EXTRACTED TEXT »

━━━━━━━━━━━━━━━━

Most recently, the three-week-long exhibition at the Axis Gallery in Tokyo during September and October last year celebrated A-POCs 0 to 10. And as the title, Nannano?, Japanese for ‘What is it?’, suggests, it was as much an opportunity for exploration as celebration, as are the many creative collaborations between Miyake, Fujiwara and the artists, designers, photographers, and architects who are regularly invited to participate. As a result of these collaborations, new A-POC forms are inspired: ‘By preparing and adding pieces for the AXIS gallery exhibition, this turned into the development of A-POC 11’, Fujiwara explains.
Miyake and Fujiwara also say that they ‘learned new perspectives and gained an overwhelming result’ from the graphic designer Taku Satoh’s involvement in the exhibition. It added another dimension both to the event and to their vision for A-POC. Satoh’s contribution was to create an A-POC version of his Anatomy of Design series, where the anatomised subject is broken down into its constituent parts. Every single element of A-POC was put on show, and a whole room at the gallery was filled with dyes, fibres (which visitors could look at under microscopes), design drawings, sketches, and hugely magnified models of threads.
Anatomy of Design dissected the ‘Baguette’ collection. Here, as well as cutting out each Baguette set from the bolts of cloth created by the knitting machines, the wearer also has a choice of designs, and can cut lengths and sizes according to their individual requirements. In fact, Miyake and Fujiwara force the wearer’s engagement by giving no guidelines for prescribed sleeve, neckline or sweater/dress shape, so the wearer must decide. ‘As the garment’s name is derived from the French bread, one has his/her way of enjoying the shape and size of bread when eating. There is nothing sadder than not getting any comments on a dish that has been fixed with one’s full effort.’
Miyake and Fujiwara also gauge public reaction to their work at such events, to its unconventionality and the occasional odd shapes – items in one A-POC collection, called ‘Zoo’ are named ‘Turtle’, ‘Octopus’ and ‘Monkey’, and, laid flat, the clothes really do look like them. But at the Axis show, they found that the public shared their perspective, ‘waiting for a new challenge’, and that is something Miyake and Fujiwara are happy to provide. Twelve thousand visitors attended the exhibition, the largest number the Gallery has recorded for a single event. (Over 100,000 people visited Making Things at the Museum of Contemporary Art in Tokyo. A respected figure in the artworld, Miyake will also be one of the judges at the first Artes Mundi this Spring. The Cardiff-based international prize is one of the largest in the world, with a prize of £40,000 awarded to the winner.)

━━━━━━━━━━━━━━━━

PROVIDED MATERIAL »
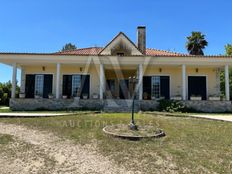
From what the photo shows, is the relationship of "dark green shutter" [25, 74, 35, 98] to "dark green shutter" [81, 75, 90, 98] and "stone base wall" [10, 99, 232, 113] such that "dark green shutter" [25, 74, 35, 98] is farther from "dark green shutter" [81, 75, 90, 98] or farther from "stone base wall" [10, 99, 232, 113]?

━━━━━━━━━━━━━━━━

YOUR GOAL »
Decide whether each statement agrees with the text on the A-POC exhibition. Answer yes or no for each, and quote the words from the text that decide it.
(a) The exhibition at the Axis Gallery lasted three weeks.
(b) Visitors to the gallery could examine fibres under microscopes.
(c) The Baguette collection gives the wearer set guidelines for the shape of sleeves and necklines.

COMPLETED EXERCISE »
(a) Yes: "the three-week-long exhibition at the Axis Gallery in Tokyo"
(b) Yes: "fibres (which visitors could look at under microscopes)"
(c) No: "giving no guidelines for prescribed sleeve, neckline or sweater/dress shape"